Saturday, March 31, 2007

Sadr's strategy

By Michael J.W. Stickings

This is from an intriguing new piece at the BBC:

Iraqi President Jalal Talabani says the Shia militia known as the Mahdi Army has stopped its activities on the orders of its leader, Moqtada Sadr.

The president described this as a new phenomenon, and a positive response to the new Iraqi-US security plan...

"People now are cooperating with government forces against terrorism as part of the security plan," Mr Talabani said.

"Not to mention the fact that the Mahdi Army has become inactive. Apparently the instructions of brother Moqtada Sadr have been effective, whereby there are no longer complaints by brother Sunni Arabs about attacks against them like before."

Okay, let's think about this for a moment.

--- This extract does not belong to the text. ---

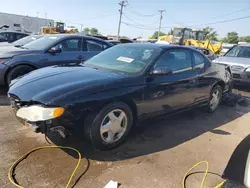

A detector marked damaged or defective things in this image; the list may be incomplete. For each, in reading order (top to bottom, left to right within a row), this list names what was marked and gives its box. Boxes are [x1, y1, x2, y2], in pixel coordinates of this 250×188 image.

crumpled hood [8, 65, 133, 105]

According to Talabani, Iraq's Kurdish president, Sadr has responded to the U.S.-led Baghdad surge in a positive way, that is, by inactivating his militia, described by the U.S. (according to the BBC) as "the greatest threat to security in Iraq". According to Talabani, then, the surge is working in part because it has brought about this positive development.

There are a number of problems with this analysis of the situation.

First, there continues to be widespread insurgent terrorism. There are frequent bombings, some of them on a massive scale, and the death toll continues to be high.

Second, the "people" to whom Talabani refers may only be those people who are benefitting directly from the surge. Whatever the pro-war spin, after all, the surge is being led by the U.S. with the support of Iraq's essentially Shiite sectarian government -- Talabani is the president, but Maliki, a Shiite, is the prime minister, and the government is dominated by Shiites; the Kurds are minor partners, but their goal is an independent Kurdistan in the north, and it can hardly be said that Sunni have bought into this new, post-Saddam Iraq. If anything, they are opposed to the current government in Baghdad. Shiites may be cooperating out of sectarian self-interest, not out of some newfound magnanimity in support of some future Iraqi democratic utopia where all three major sectarian groups get along peacefully.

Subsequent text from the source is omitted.